The Woodlands causeway between Malaysia and Singapore is by far the busiest overland border crossing I’ve experienced in the last 40,000km. Several thousand people cross by car and motorbike every day, commuting from the cheap accommodation in Malaysia to the higher wages in Singapore. So the border crossing is very efficient, you don’t even need to get off the bike, you just pull up at a counter, a bit like the toll booths at the Dartford crossing and hand over your passport. According to the online forums and travel advice you need a whole bunch of special documents from Singapore transport and insurance offices to get a foreign registered vehicle across the causeway; you have to leave your vehicle in Malaysia, get a bus across the causeway, spend hours (or days) traipsing around offices in Singapore getting permits. Hmmm, I don't have the time or patience for that so I think I'll just chance my arm, turn up at the border, hope they don’t look too carefully at the number plate and see what happens … Keep the immigration officer talking about Brexit (probably the only good thing to come out of that idiotic vote is its usefulness as a diversion conversation). Acting like I do this every day and it’s a typical formality and within minutes ... bingo, I’m riding my big British registered bike down the perfectly manicured boulevards of Singapore. This was always my end goal, my final destination, to ride to the bottom of Asia. It’s 35,000km from Mumbai if you take my scenic route, and a million miles from the Indian assault on the senses which I met 7 months ago. I allow myself a bit of American-style fist-pumping celebration as I waft along past pristine floral displays (other countries would call them kerbs or ditches, but not here – they’re too immaculate). I know other bikers have ridden for longer and further, but not many have ridden off the side of a mountain, or got stranded in a monsoon at the top of a mountain, or flipped their bike down a remote Indian road, rode across rivers, dropped it in rivers, smashed the front wheel a thousand clicks from anywhere, glued their screen mounts half a dozen times and found that the most useful tool to carry is indeed a Jeremy Clarkson hammer!
**********
■ **WHAT TO DO**:
Answer these questions from the passage on the Singapore border crossing:
(a) To which toll booths does the writer compare the counter at the border?
(b) How far is it from Mumbai to Singapore by the writer's scenic route?
(c) What does the writer name as the most useful tool to carry?
**********
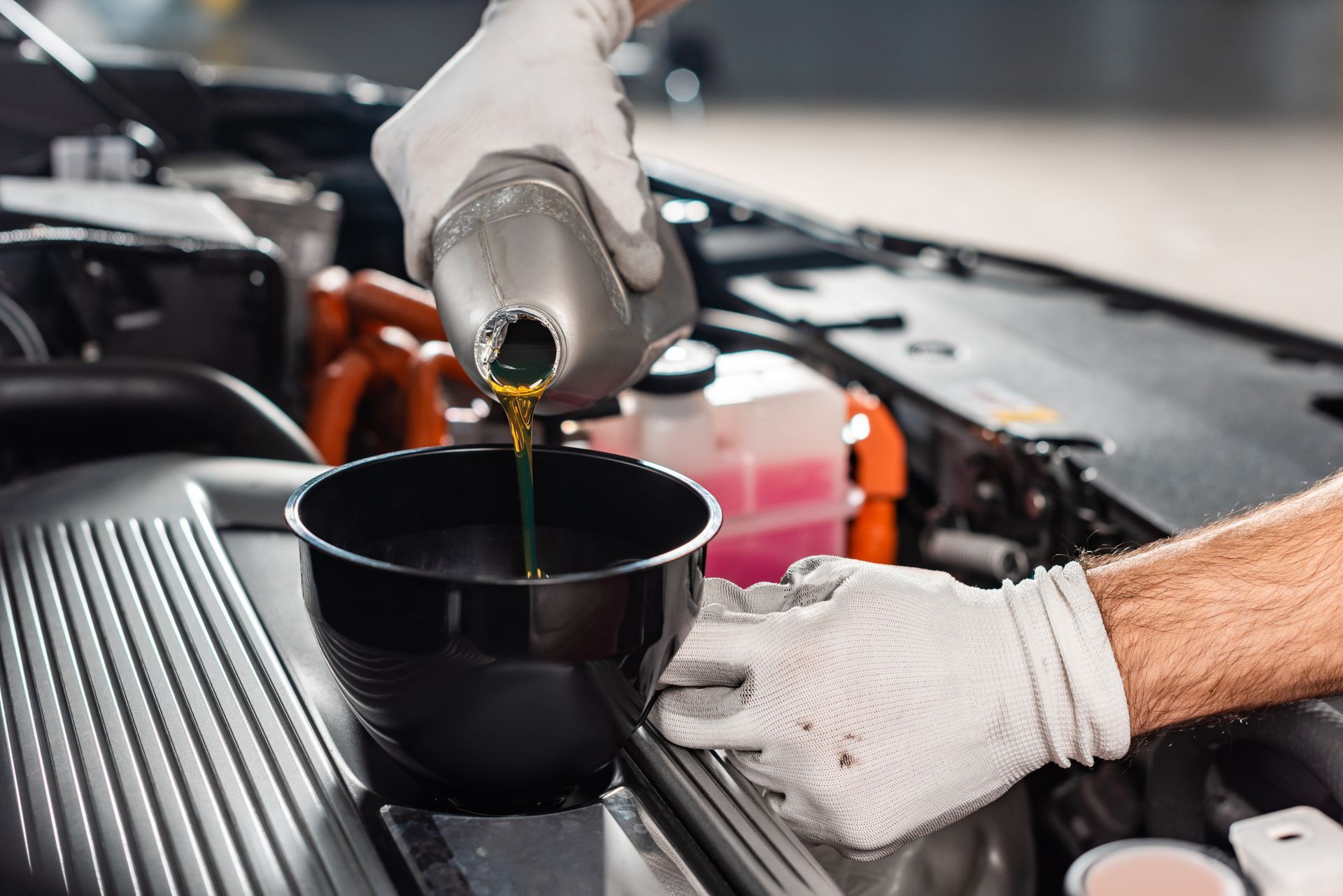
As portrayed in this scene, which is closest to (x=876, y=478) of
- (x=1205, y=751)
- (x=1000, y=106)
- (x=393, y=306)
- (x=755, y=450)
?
(x=755, y=450)

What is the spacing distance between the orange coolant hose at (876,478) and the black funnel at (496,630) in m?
0.51

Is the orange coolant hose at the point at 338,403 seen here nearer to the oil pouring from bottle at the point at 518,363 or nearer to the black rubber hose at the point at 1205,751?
the oil pouring from bottle at the point at 518,363

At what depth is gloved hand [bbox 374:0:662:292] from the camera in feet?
2.40

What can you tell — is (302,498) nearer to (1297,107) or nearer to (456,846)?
(456,846)

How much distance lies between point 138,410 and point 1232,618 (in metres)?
0.80

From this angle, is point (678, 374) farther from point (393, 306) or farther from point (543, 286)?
point (393, 306)

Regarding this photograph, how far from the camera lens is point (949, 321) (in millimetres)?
1429

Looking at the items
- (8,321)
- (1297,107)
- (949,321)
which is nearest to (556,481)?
(8,321)

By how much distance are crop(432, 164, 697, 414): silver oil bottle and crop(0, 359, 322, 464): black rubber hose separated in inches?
12.4

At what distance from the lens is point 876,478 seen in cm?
104

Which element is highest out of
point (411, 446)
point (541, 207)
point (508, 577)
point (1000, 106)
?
point (541, 207)

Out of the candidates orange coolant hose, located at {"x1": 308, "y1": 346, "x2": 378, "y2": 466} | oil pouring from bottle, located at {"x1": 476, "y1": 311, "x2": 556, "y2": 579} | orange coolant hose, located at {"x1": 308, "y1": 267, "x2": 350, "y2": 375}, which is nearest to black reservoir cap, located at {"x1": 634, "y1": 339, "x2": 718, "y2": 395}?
oil pouring from bottle, located at {"x1": 476, "y1": 311, "x2": 556, "y2": 579}

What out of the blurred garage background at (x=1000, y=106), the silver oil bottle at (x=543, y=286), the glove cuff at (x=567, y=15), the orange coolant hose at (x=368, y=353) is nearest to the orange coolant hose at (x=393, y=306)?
the orange coolant hose at (x=368, y=353)

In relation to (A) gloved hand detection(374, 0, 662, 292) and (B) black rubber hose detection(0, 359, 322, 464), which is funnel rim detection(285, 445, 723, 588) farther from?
(B) black rubber hose detection(0, 359, 322, 464)
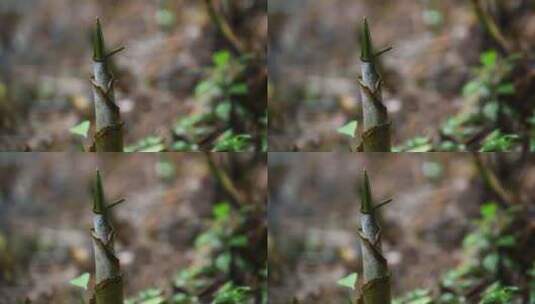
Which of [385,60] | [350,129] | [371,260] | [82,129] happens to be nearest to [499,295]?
[371,260]

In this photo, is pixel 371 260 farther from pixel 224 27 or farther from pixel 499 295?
pixel 224 27

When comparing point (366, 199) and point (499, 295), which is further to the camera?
point (499, 295)

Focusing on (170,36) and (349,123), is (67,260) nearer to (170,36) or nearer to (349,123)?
(170,36)

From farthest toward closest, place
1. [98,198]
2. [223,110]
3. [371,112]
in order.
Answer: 1. [223,110]
2. [371,112]
3. [98,198]

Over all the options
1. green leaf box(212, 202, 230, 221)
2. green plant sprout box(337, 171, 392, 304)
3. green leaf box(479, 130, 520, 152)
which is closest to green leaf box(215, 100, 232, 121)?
green leaf box(212, 202, 230, 221)

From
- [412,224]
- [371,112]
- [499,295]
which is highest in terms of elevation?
[371,112]

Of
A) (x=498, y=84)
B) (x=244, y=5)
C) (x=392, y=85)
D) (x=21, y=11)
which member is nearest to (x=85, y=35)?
(x=21, y=11)

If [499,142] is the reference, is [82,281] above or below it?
below
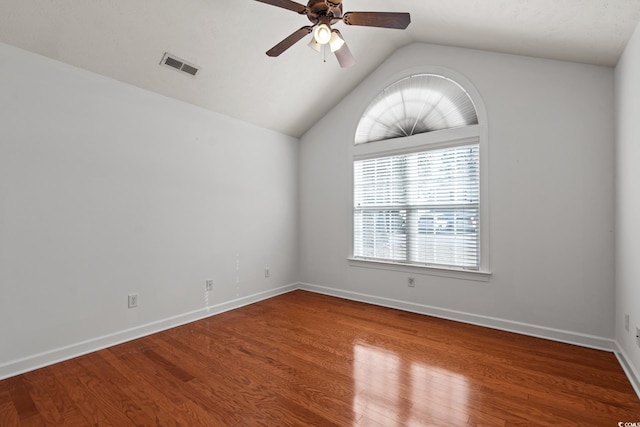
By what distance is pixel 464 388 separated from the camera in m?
2.02

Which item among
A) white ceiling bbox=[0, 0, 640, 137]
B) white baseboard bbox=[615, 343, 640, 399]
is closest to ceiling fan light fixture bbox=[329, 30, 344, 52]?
white ceiling bbox=[0, 0, 640, 137]

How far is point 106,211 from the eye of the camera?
2703 mm

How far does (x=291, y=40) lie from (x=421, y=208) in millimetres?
2357

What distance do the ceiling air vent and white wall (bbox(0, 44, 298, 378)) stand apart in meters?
0.41

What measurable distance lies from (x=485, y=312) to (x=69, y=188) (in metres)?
4.11

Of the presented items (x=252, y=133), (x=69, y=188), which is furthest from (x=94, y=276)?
(x=252, y=133)

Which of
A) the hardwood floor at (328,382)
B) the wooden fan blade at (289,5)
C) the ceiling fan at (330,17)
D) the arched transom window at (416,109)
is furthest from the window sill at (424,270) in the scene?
the wooden fan blade at (289,5)

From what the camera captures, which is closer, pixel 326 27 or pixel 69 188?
pixel 326 27

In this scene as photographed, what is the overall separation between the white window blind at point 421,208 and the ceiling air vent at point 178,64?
2302mm

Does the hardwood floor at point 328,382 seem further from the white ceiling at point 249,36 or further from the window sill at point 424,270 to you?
the white ceiling at point 249,36

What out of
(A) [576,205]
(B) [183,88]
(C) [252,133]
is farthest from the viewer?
(C) [252,133]

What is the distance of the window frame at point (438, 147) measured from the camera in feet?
10.5

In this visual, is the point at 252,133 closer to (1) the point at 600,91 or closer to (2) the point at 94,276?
(2) the point at 94,276

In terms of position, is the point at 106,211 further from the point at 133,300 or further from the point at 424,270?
the point at 424,270
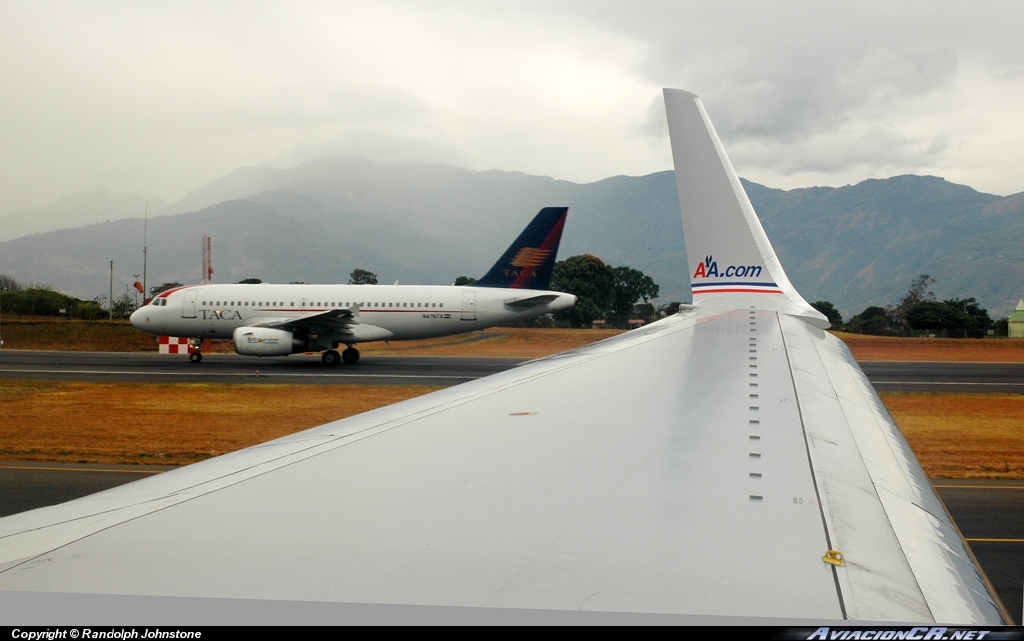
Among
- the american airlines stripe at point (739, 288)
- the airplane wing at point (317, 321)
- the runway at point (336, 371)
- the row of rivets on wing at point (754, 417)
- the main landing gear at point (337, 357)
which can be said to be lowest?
the runway at point (336, 371)

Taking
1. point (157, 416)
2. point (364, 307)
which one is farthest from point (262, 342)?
point (157, 416)

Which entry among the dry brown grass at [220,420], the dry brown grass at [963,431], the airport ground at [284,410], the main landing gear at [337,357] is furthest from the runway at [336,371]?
the dry brown grass at [963,431]

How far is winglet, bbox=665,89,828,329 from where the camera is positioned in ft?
24.2

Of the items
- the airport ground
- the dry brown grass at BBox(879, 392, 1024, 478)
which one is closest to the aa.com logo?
the airport ground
**********
■ **RESPONSE TO THIS TASK**:
(a) The toll booths at the Dartford crossing.
(b) 35,000km.
(c) A Jeremy Clarkson hammer.